Comput Biol Chem. 2008 Feb;32(1):38-46. doi: 10.1016/j.compbiolchem.2007.09.003. Epub 2007 Sep 14.
The combination of results from different large-scale datasets of multidimensional biological signals (such as gene expression profiling) presents a major challenge. Methodologies are needed that can efficiently combine diverse datasets, but can also test the extent of diversity (heterogeneity) across the combined studies. We developed METa-analysis of RAnked DISCovery datasets (METRADISC), a generalized meta-analysis method for combining information across discovery-oriented datasets and for testing between-study heterogeneity for each biological variable of interest. The method is based on non-parametric Monte Carlo permutation testing. The tested biological variables are ranked in each study according to the level of statistical significance. METRADISC tests for each biological variable of interest its average rank and the between-study heterogeneity of the study-specific ranks. After accounting for ties and differences in tested variables across studies, we randomly permute the ranks of each study and the simulated metrics of average rank and heterogeneity are calculated. The procedure is repeated to generate null distributions for the metrics. The use of METRADISC is demonstrated empirically using gene expression data from seven studies comparing prostate cancer cases and normal controls. We offer a new tool for combining complex datasets derived from massive testing, discovery-oriented research and for examining the diversity of results across the combined studies.

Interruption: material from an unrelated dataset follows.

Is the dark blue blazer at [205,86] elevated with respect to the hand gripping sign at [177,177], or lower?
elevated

来自不同的多维生物信号大规模数据集(如基因表达谱分析)的结果组合带来了重大挑战。需要能够有效组合多样数据集,同时还能检验组合研究间的多样性(异质性)程度的方法。我们开发了排序发现数据集的元分析(METRADISC),这是一种广义的元分析方法,用于整合面向发现的数据集信息,并针对每个感兴趣的生物学变量检验研究间的异质性。该方法基于非参数蒙特卡洛置换检验。在每项研究中,根据统计显著性水平对所检验的生物学变量进行排序。METRADISC针对每个感兴趣的生物学变量检验其平均排名以及特定研究排名的研究间异质性。在考虑了研究间所检验变量的平局和差异后,我们对每项研究的排名进行随机置换,并计算平均排名和异质性的模拟指标。重复该过程以生成指标的零分布。通过使用来自七项比较前列腺癌病例与正常对照的研究的基因表达数据,实证展示了METRADISC的应用。我们提供了一种新工具,用于整合源自大规模检测、面向发现的研究的复杂数据集,并检验组合研究结果之间的多样性。